Extrait du document =
______________________________
Telluris sobolem cantabo, genusque superbum.

Vous sçavez, Monsieur, qu’on donna au public, il y a quelques années, un Ouvrage sur les Chats. On fut charmé de connoître plus particulierement ces anciens dieux de l’Egypte, & ceux qui les aiment trouverent dans les éloges qu’en fait l’Auteur, de fortes raisons pour les aimer encore davantage, cet Ouvrage ne laissa rien à desirer aux Naturalistes mêmes, que de le voir suivi de l’Histoire des Rats, écrite avec autant d’élégance & de sagacité ; cependant jusqu’ici personne ne l’a entreprise, quoiqu’il semblât qu’on dût s’en disputer l’honneur.

En effet, si la haine réciproque des Romains & des Cartaginois, si les guerres sanglantes, & les révolutions de ces deux puissantes Républiques nous font souhaiter de les connoître également l’une & l’autre ; si nous regrettons sans cesse que les Cartaginois n’ayent point eû de leur côté un Tite-Live, comme leurs ennemis ; pourquoi de deux peuples antipatiques, qui depuis le commencement du monde se disputent nos foyers, l’un sera-t-il seul l’objet de notre curiosité, tandis que nous n’aurons pour l’autre que de l’indifference ?

Ma comparaison n’est point burlesque, puisque, dans un [1]Ouvrage assez sérieux les Chats sont comparés à ce grand Capitaine Cartaginois qui fit souvent trembler Rome, & les Rats à ce Général Romain qui détruisit Cartage. « Lorsqu’Annibal, dit l’Auteur, ne se permettant aucun repos, observoit sans cesse Scipion afin de trouver l’occasion favorable pour le vaincre ; quel modéle avoit-il devant les yeux ? Il guêtoit son ennemi, comme le Chat fait la Souris. »

[1] Les Chats, page 87.

Mais à bon Chat bon Rat, Scipion de son côté avoit apparemment pour modéle quelque Rat habile, dont il opposoit les ruses à celles d’Annibal. Ce trait seul peut, Monsieur, vous prévenir en faveur des Rats, ou du moins vous faire entrevoir ce qu’on peut gagner à les connoître.

On prétend que les animaux ont été nos premiers maîtres en tout genre, & que si nous les avons surpassé en quelque chose, ç’a été à force de les copier. Il est probable que le Triangle que forment en volant les bandes de Canards & d’Oyes sauvages, a donné la premiere idée du triangle d’Ælien, & de la Tête de porc dont les anciens se servoient quelquefois dans leur ordre de batailles. A qui devoit-on l’invention de la Tortuë militaire, si ce n’est à la Tortuë même qu’on imitoit en se couvrant avec des boucliers ? Les Cygognes lorsqu’elles vont en troupe ont leurs sentinelles, leurs gardes avancées, leurs signaux. Les Castors surtout ont le talent d’assurer leurs travaux par un discernement invariable à distribuer des vedettes vigilantes qui sçavent [2]battre la retraite dans l’occasion ; des Chevaux attaqués par le Loup forment une espece de bataillon ou d’escadron, comme on voudra l’appeller, se serrant sur une ligne droite qu’ils arrondissent quelquefois pour enfermer le Loup, s’il est seul, ou pour faire face de tous côtés, s’ils ont à faire à plusieurs. Le Porc-épic lance avec une dexterité infinie les sortes de fléches dont il est couvert ; enfin les Renards, les Blereaux, les Lapins doivent passer pour les inventeurs des mines & des contremines.
______________________________
Travail demandé =
1. Recopiez l’extrait sur les rats depuis « Vous sçavez, Monsieur, qu’on » jusqu’à « s’en disputer l’honneur. » inclus.
2. Les affirmations suivantes sont-elles conformes à l’extrait sur les rats ? Répondez par oui ou par non et citez les mots du texte qui le montrent.
(a) Personne n’a encore entrepris d’écrire une histoire des rats.
(b) Dans l’ouvrage cité, les chats sont comparés au général romain qui détruisit Carthage.
(c) Des chevaux attaqués par le loup se serrent sur une ligne droite.
3. Rédigez la suite de l’extrait sur les rats, à partir de l’endroit où il s’arrête.

Données fournies =
______________________________
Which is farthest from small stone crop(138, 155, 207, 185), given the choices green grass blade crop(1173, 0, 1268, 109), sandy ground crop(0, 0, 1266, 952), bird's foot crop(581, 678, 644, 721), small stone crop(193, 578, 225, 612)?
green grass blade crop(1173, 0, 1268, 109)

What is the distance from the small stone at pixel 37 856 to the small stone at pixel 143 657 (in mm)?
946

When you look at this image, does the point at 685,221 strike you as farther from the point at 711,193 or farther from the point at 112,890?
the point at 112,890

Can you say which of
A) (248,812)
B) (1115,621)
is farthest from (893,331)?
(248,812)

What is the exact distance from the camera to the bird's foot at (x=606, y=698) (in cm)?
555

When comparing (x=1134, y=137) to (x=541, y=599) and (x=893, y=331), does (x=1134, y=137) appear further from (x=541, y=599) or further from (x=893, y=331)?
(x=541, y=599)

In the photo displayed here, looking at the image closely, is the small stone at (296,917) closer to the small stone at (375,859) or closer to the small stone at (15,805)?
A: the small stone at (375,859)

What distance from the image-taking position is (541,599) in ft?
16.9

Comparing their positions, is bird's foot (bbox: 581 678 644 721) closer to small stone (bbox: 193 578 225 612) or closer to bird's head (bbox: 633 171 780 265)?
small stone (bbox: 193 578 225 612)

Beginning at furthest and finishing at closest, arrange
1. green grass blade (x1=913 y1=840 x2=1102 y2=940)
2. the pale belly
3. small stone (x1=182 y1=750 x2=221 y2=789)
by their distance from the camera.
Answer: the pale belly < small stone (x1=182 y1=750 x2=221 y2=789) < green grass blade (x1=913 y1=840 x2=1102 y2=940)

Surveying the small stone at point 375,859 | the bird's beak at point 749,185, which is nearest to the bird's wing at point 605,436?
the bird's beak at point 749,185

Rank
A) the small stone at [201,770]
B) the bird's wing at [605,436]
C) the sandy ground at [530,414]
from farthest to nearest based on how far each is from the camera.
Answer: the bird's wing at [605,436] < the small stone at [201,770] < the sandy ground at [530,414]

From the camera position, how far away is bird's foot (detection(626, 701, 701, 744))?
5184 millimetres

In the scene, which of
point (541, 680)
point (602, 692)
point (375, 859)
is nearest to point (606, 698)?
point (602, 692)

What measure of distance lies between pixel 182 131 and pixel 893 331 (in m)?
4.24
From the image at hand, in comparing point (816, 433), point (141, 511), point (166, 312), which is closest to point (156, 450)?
______________________________
Résultats attendus =
1.
Vous sçavez, Monsieur, qu’on donna au public, il y a quelques années, un Ouvrage sur les Chats. On fut charmé de connoître plus particulierement ces anciens dieux de l’Egypte, & ceux qui les aiment trouverent dans les éloges qu’en fait l’Auteur, de fortes raisons pour les aimer encore davantage, cet Ouvrage ne laissa rien à desirer aux Naturalistes mêmes, que de le voir suivi de l’Histoire des Rats, écrite avec autant d’élégance & de sagacité ; cependant jusqu’ici personne ne l’a entreprise, quoiqu’il semblât qu’on dût s’en disputer l’honneur.

2.
(a) Oui : « cependant jusqu’ici personne ne l’a entreprise ».
(b) Non : « les Chats sont comparés à ce grand Capitaine Cartaginois qui fit souvent trembler Rome, & les Rats à ce Général Romain qui détruisit Cartage ».
(c) Oui : « des Chevaux attaqués par le Loup forment une espece de bataillon ou d’escadron, comme on voudra l’appeller, se serrant sur une ligne droite ».

3.
[2] Leur queuë est couverte d’écailles, & plate comme celles des Poissons : on dit qu’ils en frappent sur l’eau des coups qu’on entend à une demi-lieuë à la ronde.

Pour peu que j’eusse de dévotion pour les gros livres, je pourrois vous en faire un assez considerable sur l’Art de la Guerre tiré des animaux, avec des observations qu’on ne trouve point sûrement dans tous les sçavans Commentateurs de Polibe, sans exception : Combien de volumes pourroient encore fournir facilement tous les Quadrupedes, les Volatiles, les Insectes, les Reptiles ausquels nous sommes redevables de la découverte des Arts, peut-être même des Sciences, & surtout de la Morale ?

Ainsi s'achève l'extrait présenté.